Szene wächst um 38 Prozent an

Vergleicht man die Zahlen des Bayerischen Staatsministeriums zu Entwicklung extremistisch motivierter Gewalttaten in Bayern seit 2019, sticht die hohe Zahl, die von Anhängern der Reichsbürgerszene begannen wurden, hervor. Im Jahr 2022 zum Beispiel gehen weit über zwei Drittel all dieser Taten auf ihr Konto. Generell ist zu beobachten, dass die Szene wächst, laut Verfassungsschutz um knappe 38 Prozent seit 2019. Könnten die Coronamaßnahmen und ihr Protest eine Rolle spielen?

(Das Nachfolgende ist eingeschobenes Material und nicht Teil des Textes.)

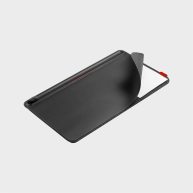 Star Wars Orbitkey Desk Mat Darth Vader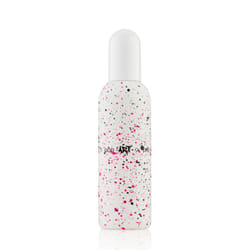 Colour Me - Pop Art Woman Eau De Parfum 100Ml - Femme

Reichsbürger suchen immer mehr die Öffentlichkeit

„In der Zeit sind auf jeden Fall Grenzen nach Rechtsaußen gefallen und demokratiefeindliche Tendenzen wurden sichtbar. Die Reichsbürger-Szene konnte deutlich von den Protesten profitieren“, erklärt Rieder. Nicht alle, die während der Proteste damals auf die Straßen gegangen sind, wären extreme Rechte gewesen. Aber Verschwörungstheorien breiten sich in dieser Zeit verstärkt aus. Rechte nutzen das als Einfallstor. Die Reichsbürger-Szene würde in der jüngsten Vergangenheit immer mehr die Öffentlichkeit suchen. Als Beispiel nennt Rieder die Großkundgebung in München im vergangenen Jahr.

Bei der Großkundgebung treffen sich aktive Reichsbürger aus der Region

Hier demonstrieren zirka 500 Reichsbürger aus ganz Deutschland für ein ‚Deutsches Reich‘ in den Grenzen von 1871, begleitet von Marschmusik und wehenden Fahnen in Schwarz, Rot, Weiß. Organisiert wird diese Veranstaltung unter anderem von Alexander W. aus Altötting. Reichsbürgeraktivitäten werden auch immer wieder im Landkreis Rosenheim wahrgenommen. Bei einer Razzia beschlagnahmen Beamte vornehmlich Datenträger, der Verdacht: Volksverhetzung. Der Einstieg in die Szene läuft oft über sogenannte Seminare, wie das am 22. März in Traunstein.

Wenn Staatsverdrossenheit umschlägt

Die Organisatoren wollen dort ‚Basiswissen‘ vermitteln, über die ‚tatsächliche Geschichte‘ sprechen. Der Verfassungsschutz warnt: „Die Reichsbürgerideologie insgesamt ist geeignet, Per­sonen in ein geschlossenes verschwörungstheoretisches Weltbild zu verstricken, in dem aus Staatsverdrossenheit Staatshass werden kann. Dies kann die Grundlage für Radikalisierungsprozesse sein.“ Und auch das Bundesinnenministerium nimmt die Bedrohung durch diese Personen ernst, denn das Potenzial zur Gewaltbereitschaft sei sehr hoch.